This engagement is focused on building an internal AI platform that enables developers to ship AI-powered services efficiently. Scope includes model connectivity, prompt testing and evaluation, monitoring/observability, and the underlying AI infrastructure layer.
The objective is to improve DevEx and reduce time-to-market for AI features.
Tasks
- Build and operate the AI platform infrastructure enabling developers to ship LLM-based services faster.
- Implement and maintain Kubernetes-based runtime environments (incl. AKS) for AI workloads.
- Manage infrastructure as code with Terraform (modules, environments, CI/CD automation).
- Support LLM workflows: RAG, agents, prompt experimentation, evaluations, and deployment patterns.

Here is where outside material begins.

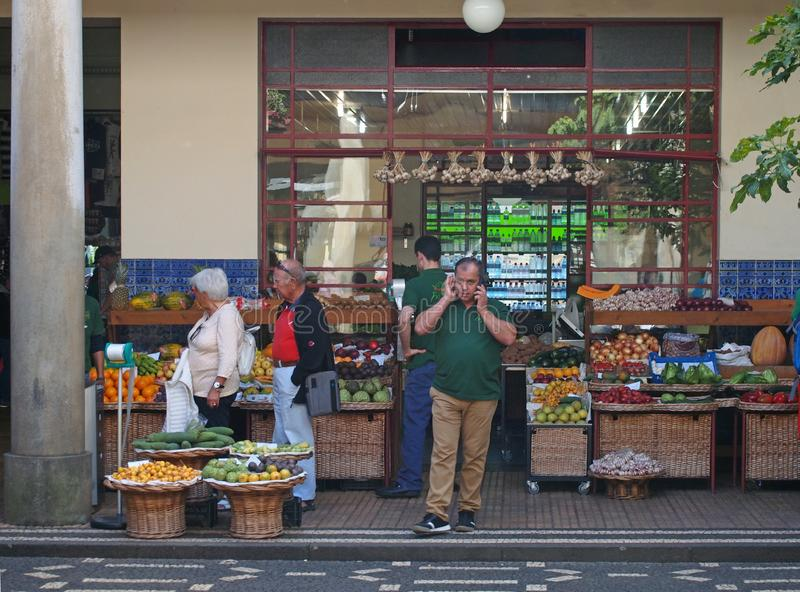 Grocers outside a shop selling fruit and vegetables in funchal market in madeira with produce arranged in baskets outside royalty free stock images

- Integrate and operate tooling such as Azure AI Foundry, LiteLLM, Langfuse, MLflow.
- Orchestrate pipelines using Kubeflow Pipelines and/or Argo Workflows (build, deploy, evaluate).
- Improve platform reliability and observability (monitoring, logging, tracing, cost/perf signals).
- Collaborate closely with developers to streamline DX (APIs, templates, docs, golden paths, automation).
Requirements
- Strong hands-on experience with Kubernetes in production (preferably AKS).
- Solid Terraform expertise (IaC best practices, multi-env setups).
- Practical experience supporting ML/LLM workloads in a platform or DevOps/MLOps context.
- Proficiency in Python for automation, scripting, and supporting APIs/evaluation tooling.
- Understanding of CI/CD, release processes, and production-grade operations.
- Ability to work under tight timelines and deliver pragmatically.
Nice to Have
- Experience building internal developer platforms or “paved roads” for engineering teams.
- Familiarity with LLM evaluation frameworks, prompt testing workflows, and LLM observability.
- Exposure to RAG architectures, vector databases, and agentic patterns.
- Experience with Kubeflow, Argo, and ML lifecycle tooling.
Engagement Type
- Long-term B2B contract.
Team
- You will join a team of 5, with 3 AI Platform Engineers being added.
Location / Timezone
- Remote within Europe (preferred: Croatia, Poland, Portugal, Serbia).
- European working hours.
- Occasionally available for meetings up to 10:00 AM PST (US overlap).